- Problem description -
Starting from the line that contains "Can you say which item from", reproduce each line exactly through the end of the material, and include no other lines.

### Excerpted data

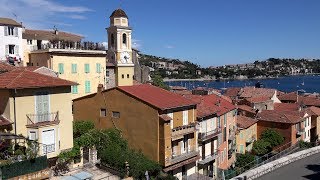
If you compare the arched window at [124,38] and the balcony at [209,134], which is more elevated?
the arched window at [124,38]

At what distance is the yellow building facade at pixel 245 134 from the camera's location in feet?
181

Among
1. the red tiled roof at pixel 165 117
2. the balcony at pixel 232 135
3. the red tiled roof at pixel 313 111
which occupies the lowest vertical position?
the balcony at pixel 232 135

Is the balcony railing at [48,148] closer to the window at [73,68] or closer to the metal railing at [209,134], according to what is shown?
the window at [73,68]

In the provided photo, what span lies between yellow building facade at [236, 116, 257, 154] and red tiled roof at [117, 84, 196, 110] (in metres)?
20.1

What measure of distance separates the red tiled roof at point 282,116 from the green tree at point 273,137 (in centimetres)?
223

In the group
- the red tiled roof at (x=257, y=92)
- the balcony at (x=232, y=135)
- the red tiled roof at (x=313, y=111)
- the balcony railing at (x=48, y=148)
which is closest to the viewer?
the balcony railing at (x=48, y=148)

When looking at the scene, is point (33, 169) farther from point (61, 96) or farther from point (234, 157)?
point (234, 157)

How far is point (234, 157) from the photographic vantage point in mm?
51750

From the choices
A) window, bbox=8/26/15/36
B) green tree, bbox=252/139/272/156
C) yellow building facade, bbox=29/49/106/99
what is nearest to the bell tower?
yellow building facade, bbox=29/49/106/99

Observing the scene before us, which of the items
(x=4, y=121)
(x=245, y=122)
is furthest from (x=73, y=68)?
(x=245, y=122)

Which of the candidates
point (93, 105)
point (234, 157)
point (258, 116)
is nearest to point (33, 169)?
point (93, 105)

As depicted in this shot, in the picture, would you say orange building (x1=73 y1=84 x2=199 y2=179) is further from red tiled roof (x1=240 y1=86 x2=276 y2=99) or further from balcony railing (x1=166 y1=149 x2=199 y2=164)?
red tiled roof (x1=240 y1=86 x2=276 y2=99)

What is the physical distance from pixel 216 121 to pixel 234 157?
11122 mm

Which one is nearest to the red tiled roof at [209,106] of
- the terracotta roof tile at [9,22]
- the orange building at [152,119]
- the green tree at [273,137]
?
the orange building at [152,119]
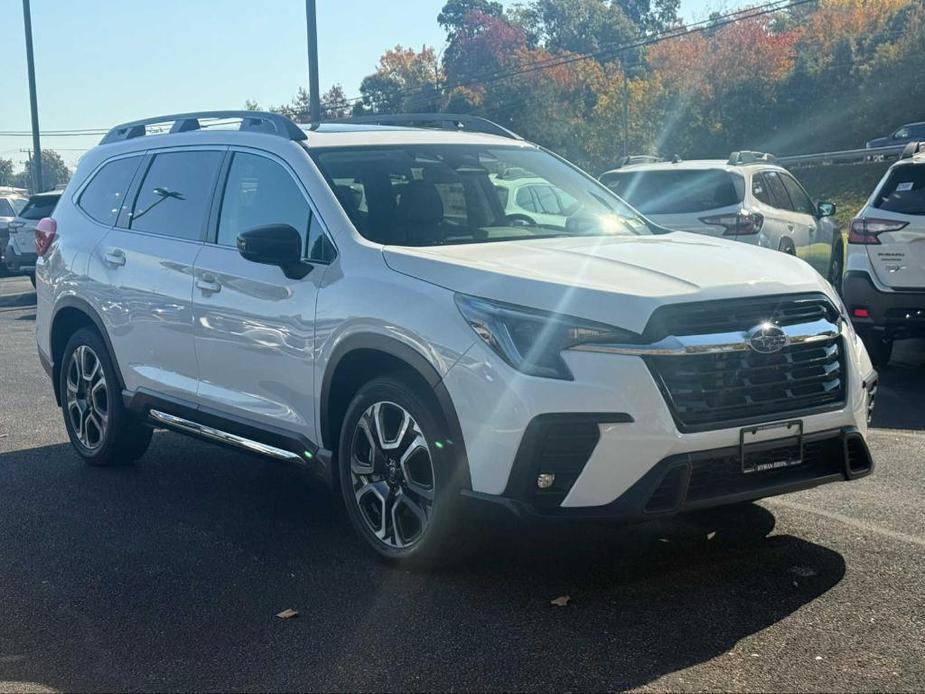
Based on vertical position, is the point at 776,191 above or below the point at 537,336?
below

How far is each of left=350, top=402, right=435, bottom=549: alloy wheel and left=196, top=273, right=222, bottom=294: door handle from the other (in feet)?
4.16

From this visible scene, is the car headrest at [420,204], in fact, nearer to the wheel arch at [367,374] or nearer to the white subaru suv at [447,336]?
the white subaru suv at [447,336]

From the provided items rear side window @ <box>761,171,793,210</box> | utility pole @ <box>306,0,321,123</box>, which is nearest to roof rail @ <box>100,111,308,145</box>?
rear side window @ <box>761,171,793,210</box>

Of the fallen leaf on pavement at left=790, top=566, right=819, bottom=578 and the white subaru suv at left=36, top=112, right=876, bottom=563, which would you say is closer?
the white subaru suv at left=36, top=112, right=876, bottom=563

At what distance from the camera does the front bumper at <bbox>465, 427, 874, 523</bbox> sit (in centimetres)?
454

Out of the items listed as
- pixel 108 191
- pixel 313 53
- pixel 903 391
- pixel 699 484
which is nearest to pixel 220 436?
pixel 108 191

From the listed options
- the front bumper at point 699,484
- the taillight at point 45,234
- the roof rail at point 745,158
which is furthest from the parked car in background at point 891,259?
the taillight at point 45,234

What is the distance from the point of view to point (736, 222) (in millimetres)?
12281

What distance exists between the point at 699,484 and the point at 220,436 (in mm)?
2608

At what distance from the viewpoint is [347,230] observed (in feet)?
18.1

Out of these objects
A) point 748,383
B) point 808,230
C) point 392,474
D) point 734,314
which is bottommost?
point 808,230

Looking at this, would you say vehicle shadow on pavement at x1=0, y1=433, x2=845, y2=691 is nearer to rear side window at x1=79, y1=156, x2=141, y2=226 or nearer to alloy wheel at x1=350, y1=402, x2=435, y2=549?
alloy wheel at x1=350, y1=402, x2=435, y2=549

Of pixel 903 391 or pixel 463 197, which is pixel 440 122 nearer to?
pixel 463 197

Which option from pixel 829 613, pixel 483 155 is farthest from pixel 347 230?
pixel 829 613
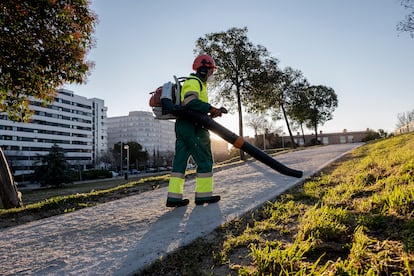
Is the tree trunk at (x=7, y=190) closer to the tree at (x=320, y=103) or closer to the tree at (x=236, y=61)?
the tree at (x=236, y=61)

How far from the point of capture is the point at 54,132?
89.9m

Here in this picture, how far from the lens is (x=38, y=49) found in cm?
647

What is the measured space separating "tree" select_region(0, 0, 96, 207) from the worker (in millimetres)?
3747

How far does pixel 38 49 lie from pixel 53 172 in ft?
135

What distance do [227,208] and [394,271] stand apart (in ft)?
7.74

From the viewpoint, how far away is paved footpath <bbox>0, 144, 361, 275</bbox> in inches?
88.9

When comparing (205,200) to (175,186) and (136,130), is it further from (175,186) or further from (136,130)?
(136,130)

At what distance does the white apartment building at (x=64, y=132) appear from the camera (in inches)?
3041

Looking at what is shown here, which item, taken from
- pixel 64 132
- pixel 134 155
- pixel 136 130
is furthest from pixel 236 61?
pixel 136 130

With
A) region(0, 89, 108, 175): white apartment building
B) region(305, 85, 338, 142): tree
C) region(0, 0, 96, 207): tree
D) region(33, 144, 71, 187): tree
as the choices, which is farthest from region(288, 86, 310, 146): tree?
region(0, 89, 108, 175): white apartment building

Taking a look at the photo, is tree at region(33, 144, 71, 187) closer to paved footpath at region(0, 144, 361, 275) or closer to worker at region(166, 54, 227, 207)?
paved footpath at region(0, 144, 361, 275)

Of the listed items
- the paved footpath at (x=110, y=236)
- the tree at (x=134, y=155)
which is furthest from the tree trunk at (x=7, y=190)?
the tree at (x=134, y=155)

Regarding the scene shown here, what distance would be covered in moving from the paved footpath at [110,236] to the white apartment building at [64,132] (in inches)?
3113

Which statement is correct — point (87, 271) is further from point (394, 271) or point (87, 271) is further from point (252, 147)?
point (252, 147)
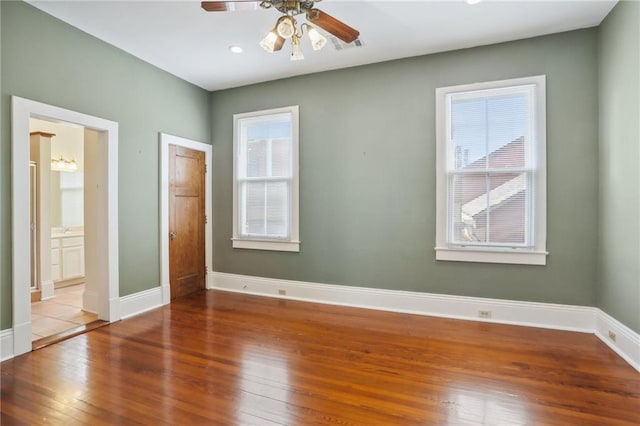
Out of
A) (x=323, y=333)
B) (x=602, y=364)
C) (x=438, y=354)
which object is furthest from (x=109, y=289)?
(x=602, y=364)

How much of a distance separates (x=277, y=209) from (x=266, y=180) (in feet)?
1.48

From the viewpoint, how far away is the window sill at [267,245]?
4430mm

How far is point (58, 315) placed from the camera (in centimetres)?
375

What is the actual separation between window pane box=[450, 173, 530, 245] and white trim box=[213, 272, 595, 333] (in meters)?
0.70

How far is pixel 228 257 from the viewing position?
4914mm

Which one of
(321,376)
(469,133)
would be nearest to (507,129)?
(469,133)

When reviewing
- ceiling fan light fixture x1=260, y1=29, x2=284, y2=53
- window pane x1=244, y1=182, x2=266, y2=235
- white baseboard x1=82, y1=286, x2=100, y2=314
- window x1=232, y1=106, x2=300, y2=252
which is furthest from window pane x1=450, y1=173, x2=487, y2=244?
white baseboard x1=82, y1=286, x2=100, y2=314

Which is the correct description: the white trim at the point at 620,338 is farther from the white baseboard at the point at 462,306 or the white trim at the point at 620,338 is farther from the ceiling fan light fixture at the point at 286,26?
the ceiling fan light fixture at the point at 286,26

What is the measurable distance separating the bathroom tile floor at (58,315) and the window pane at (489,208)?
4.33 m

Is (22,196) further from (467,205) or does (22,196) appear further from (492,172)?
(492,172)

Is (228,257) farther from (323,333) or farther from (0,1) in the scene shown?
(0,1)

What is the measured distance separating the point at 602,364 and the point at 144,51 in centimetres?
541

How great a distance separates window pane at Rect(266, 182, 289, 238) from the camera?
4.50 meters

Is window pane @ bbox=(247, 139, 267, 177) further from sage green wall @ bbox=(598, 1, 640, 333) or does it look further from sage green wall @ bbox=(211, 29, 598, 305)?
sage green wall @ bbox=(598, 1, 640, 333)
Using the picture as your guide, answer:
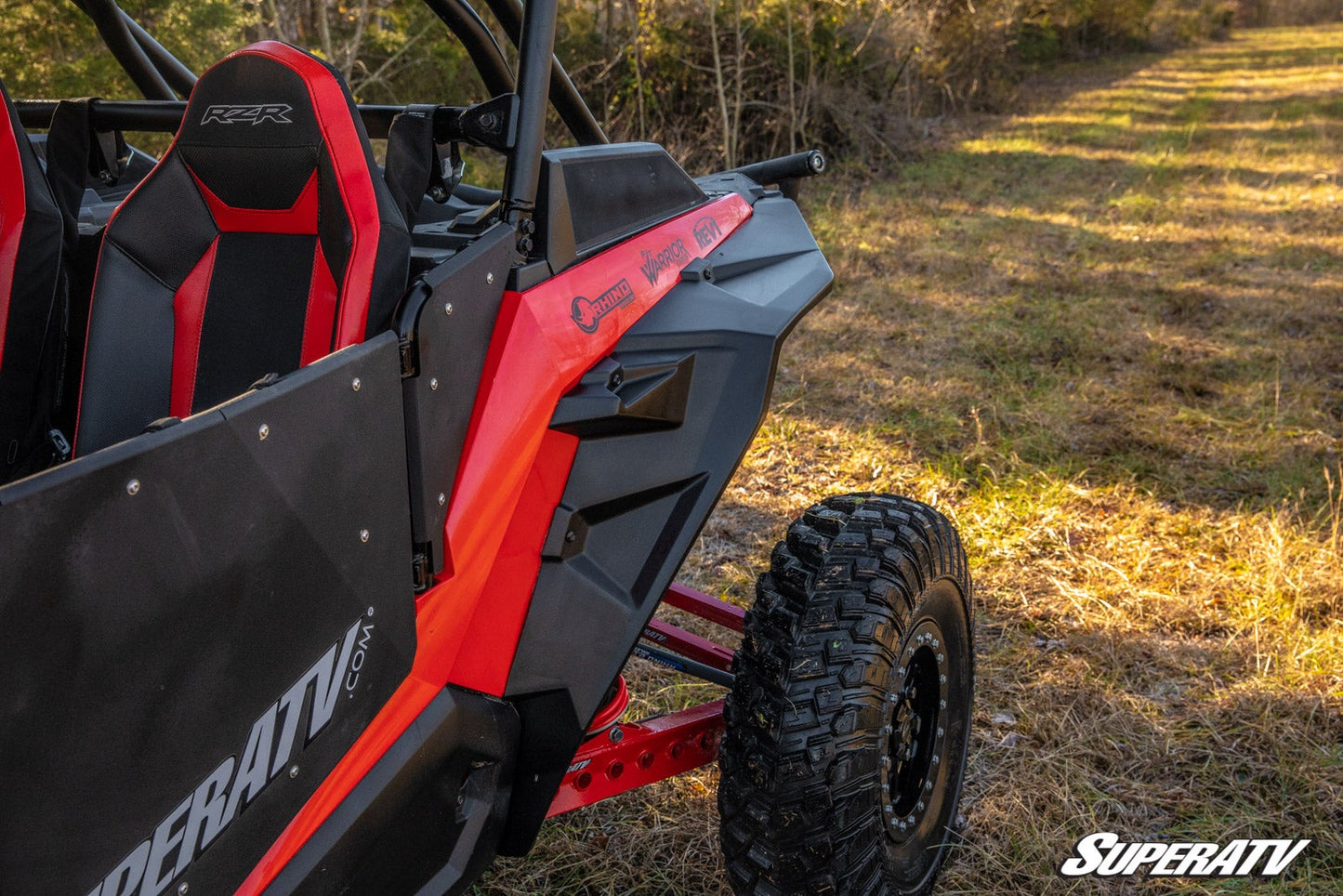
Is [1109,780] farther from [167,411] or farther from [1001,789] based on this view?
[167,411]

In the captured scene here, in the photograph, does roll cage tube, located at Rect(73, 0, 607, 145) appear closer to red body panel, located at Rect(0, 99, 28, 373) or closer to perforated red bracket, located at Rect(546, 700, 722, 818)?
red body panel, located at Rect(0, 99, 28, 373)

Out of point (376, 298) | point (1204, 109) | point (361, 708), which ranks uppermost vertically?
point (376, 298)

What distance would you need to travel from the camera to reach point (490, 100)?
4.93ft

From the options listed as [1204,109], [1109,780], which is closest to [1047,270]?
[1109,780]

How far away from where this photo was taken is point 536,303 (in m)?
1.47

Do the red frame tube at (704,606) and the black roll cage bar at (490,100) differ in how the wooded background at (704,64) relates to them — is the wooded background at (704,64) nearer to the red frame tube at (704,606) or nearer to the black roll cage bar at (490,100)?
the black roll cage bar at (490,100)

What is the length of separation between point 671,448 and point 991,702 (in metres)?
1.35

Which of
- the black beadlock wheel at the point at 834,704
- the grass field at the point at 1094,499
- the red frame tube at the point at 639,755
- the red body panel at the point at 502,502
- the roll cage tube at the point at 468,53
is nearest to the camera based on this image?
the red body panel at the point at 502,502
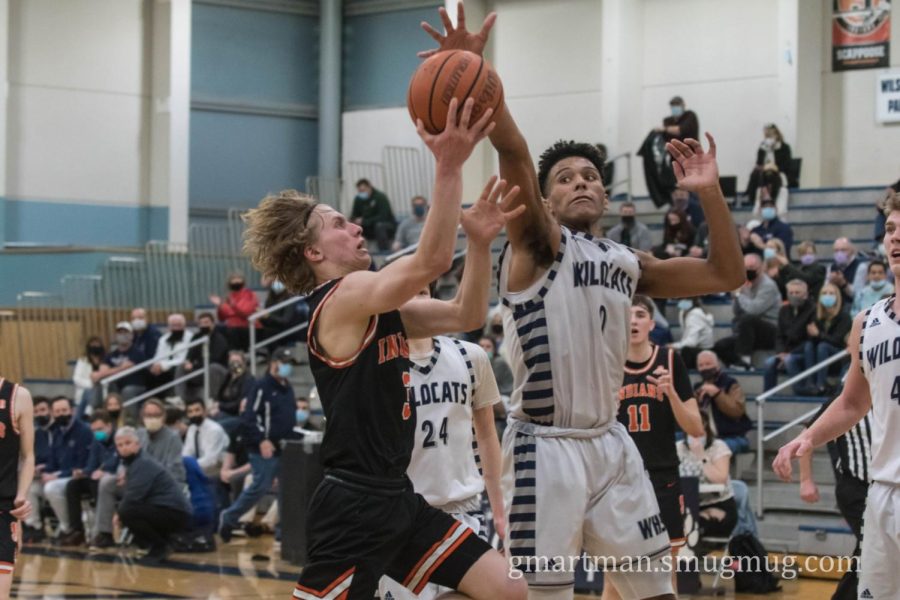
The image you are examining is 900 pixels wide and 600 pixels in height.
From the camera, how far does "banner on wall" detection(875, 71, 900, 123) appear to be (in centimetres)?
2012

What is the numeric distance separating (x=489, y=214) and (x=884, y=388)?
1.82 meters

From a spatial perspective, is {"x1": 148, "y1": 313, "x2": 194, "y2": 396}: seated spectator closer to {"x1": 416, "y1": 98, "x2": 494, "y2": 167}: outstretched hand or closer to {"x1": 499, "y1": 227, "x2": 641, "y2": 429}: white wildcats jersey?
{"x1": 499, "y1": 227, "x2": 641, "y2": 429}: white wildcats jersey

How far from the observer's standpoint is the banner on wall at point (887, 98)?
2012 cm

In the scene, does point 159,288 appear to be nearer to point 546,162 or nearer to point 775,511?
point 775,511

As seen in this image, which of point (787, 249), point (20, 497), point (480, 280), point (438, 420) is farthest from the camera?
point (787, 249)

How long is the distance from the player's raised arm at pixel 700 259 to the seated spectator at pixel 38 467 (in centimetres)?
1128

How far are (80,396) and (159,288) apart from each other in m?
3.59

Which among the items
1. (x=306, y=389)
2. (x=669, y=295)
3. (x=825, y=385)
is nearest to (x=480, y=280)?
(x=669, y=295)

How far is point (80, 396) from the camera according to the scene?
18.8 meters

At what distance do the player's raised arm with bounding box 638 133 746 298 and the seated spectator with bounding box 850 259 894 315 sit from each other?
841 cm

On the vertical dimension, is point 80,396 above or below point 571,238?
below

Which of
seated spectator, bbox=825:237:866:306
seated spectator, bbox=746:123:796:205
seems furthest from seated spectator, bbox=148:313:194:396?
seated spectator, bbox=825:237:866:306

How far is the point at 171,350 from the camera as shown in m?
19.0

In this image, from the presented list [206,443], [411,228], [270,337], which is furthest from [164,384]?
[411,228]
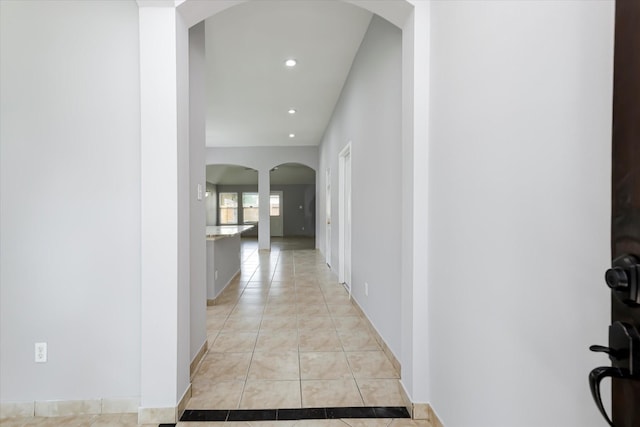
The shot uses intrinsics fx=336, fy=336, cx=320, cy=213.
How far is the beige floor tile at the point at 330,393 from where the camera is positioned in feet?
6.77

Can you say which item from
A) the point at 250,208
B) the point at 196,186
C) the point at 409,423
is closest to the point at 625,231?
the point at 409,423

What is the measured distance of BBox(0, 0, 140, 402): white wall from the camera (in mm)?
1947

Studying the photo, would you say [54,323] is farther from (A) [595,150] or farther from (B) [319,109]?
(B) [319,109]

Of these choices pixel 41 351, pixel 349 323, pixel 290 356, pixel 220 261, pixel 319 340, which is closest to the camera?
pixel 41 351

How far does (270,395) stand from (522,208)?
6.12ft

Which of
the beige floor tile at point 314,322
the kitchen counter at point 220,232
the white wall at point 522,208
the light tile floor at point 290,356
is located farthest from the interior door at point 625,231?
the kitchen counter at point 220,232

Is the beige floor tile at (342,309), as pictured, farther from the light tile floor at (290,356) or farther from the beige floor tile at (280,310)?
the beige floor tile at (280,310)

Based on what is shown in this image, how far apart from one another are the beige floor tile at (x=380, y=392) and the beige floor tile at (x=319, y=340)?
590mm

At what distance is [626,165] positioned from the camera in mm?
610

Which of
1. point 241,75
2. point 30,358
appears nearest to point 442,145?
point 30,358

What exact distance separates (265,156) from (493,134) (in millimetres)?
8419

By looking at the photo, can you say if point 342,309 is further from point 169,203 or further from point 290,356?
point 169,203

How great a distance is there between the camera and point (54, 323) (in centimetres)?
196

######

- Full response -
Can you say which item from
A) the point at 250,208
B) the point at 196,186
C) the point at 409,423
is closest to the point at 625,231?
the point at 409,423

What is the measured distance of BBox(0, 0, 140, 402): white wall from the camera (in mm)?
1947

Studying the photo, would you say [54,323] is farther from (A) [595,150] or farther from (B) [319,109]?
(B) [319,109]

Of these choices pixel 41 351, pixel 349 323, pixel 290 356, pixel 220 261, pixel 319 340, which is closest to the camera?
pixel 41 351

How far does (270,395) stand from (522,208)?
6.12ft

Which of
the beige floor tile at point 314,322
the kitchen counter at point 220,232
the white wall at point 522,208
the light tile floor at point 290,356
is located farthest from the interior door at point 625,231?
the kitchen counter at point 220,232

Is the beige floor tile at (342,309), as pictured, farther from the light tile floor at (290,356) or farther from the beige floor tile at (280,310)?
the beige floor tile at (280,310)

Based on what is shown in this image, how far apart from one another are the beige floor tile at (x=380, y=392) and the beige floor tile at (x=319, y=340)?
590mm

At what distance is [626,165] positioned from the camera in mm?
610

Which of
1. point 241,75
2. point 30,358
appears nearest to point 442,145?
point 30,358

What exact distance separates (265,156) from (493,134) (in millimetres)?
8419

By looking at the photo, can you say if point 342,309 is further from point 169,203 or further from point 290,356?
point 169,203

How great a distance is there between the camera and point (54, 323) (in centimetres)?
196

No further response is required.